Tip #2: Getting the help your partner needs

Since many people aren’t aware that they are snoring loudly or experiencing breathing problems during their sleep, bed-partners have an integral role in addressing the issue.

Find supportive and compassionate ways to talk to your partner about their snoring problem and remember they may need some time to acknowledge and deal with the issue.
Even though they may be reluctant or even feel embarrassed to talk about it, keep in mind that you are caring for their (and your) health and well-being!

Tip #3: Sleep with a snorer

Supporting your partner through their sleep diagnosis and treatment is important, but how do you get quality sleep in the meantime?

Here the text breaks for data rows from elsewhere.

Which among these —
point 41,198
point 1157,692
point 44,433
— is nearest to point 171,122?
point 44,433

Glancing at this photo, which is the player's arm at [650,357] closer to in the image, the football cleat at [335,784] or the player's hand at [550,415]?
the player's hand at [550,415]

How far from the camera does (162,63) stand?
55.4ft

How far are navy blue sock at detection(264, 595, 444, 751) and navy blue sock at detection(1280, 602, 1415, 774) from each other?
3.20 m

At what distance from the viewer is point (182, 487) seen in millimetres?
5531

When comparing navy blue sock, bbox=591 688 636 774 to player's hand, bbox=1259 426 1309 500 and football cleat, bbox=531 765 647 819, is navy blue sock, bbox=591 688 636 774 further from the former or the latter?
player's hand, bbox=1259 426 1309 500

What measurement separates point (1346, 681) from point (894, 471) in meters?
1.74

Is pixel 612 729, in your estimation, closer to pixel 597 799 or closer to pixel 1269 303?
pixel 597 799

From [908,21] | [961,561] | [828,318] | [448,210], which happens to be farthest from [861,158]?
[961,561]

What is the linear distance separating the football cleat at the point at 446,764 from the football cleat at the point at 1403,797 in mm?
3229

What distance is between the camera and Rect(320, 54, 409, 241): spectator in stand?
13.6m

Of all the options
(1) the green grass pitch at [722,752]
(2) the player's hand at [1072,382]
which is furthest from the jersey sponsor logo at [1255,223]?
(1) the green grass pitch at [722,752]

  • Earplugs – to help drown out the snoring sounds
  • White noise or soothing ambiance sounds – you can use a designated white noise device or create a “playlist” of white/pink noises on your phone. Soothing, repetitive sounds can help mask a noisy surroundings and create a sleep-promoting environment.
  • Going to bed earlier than your partner – this can give you the chance to fall asleep before the snoring commences

Snoring can challenge even the most loving relationships, but it doesn’t have to! Hopefully, this knowledge will equip you with knowledge of how to get healthy sleep for yourself and best advise and support your partner through their sleep journey. Through understanding what to look out for, you are a critical piece in helping yourself and your partner get the help they need, bringing the two of you closer than ever before.

About the Author

Supporting Your Snoring Accomplice Via Sleep Apnea, In Response To A Sleep Coach

(Photo : Laura Glasner)

Laura Glasner (MS) is a psychologist in training, working in the field of sleep problems for almost a decade. She currently works as a Senior Sleep Coach and Sleep Researcher in the science unit at dayzz, an AI-based app transforming sleep health using scientifically-backed sleep programs. She is dedicated to developing valid, scalable screening and treatment options for sleep conditions.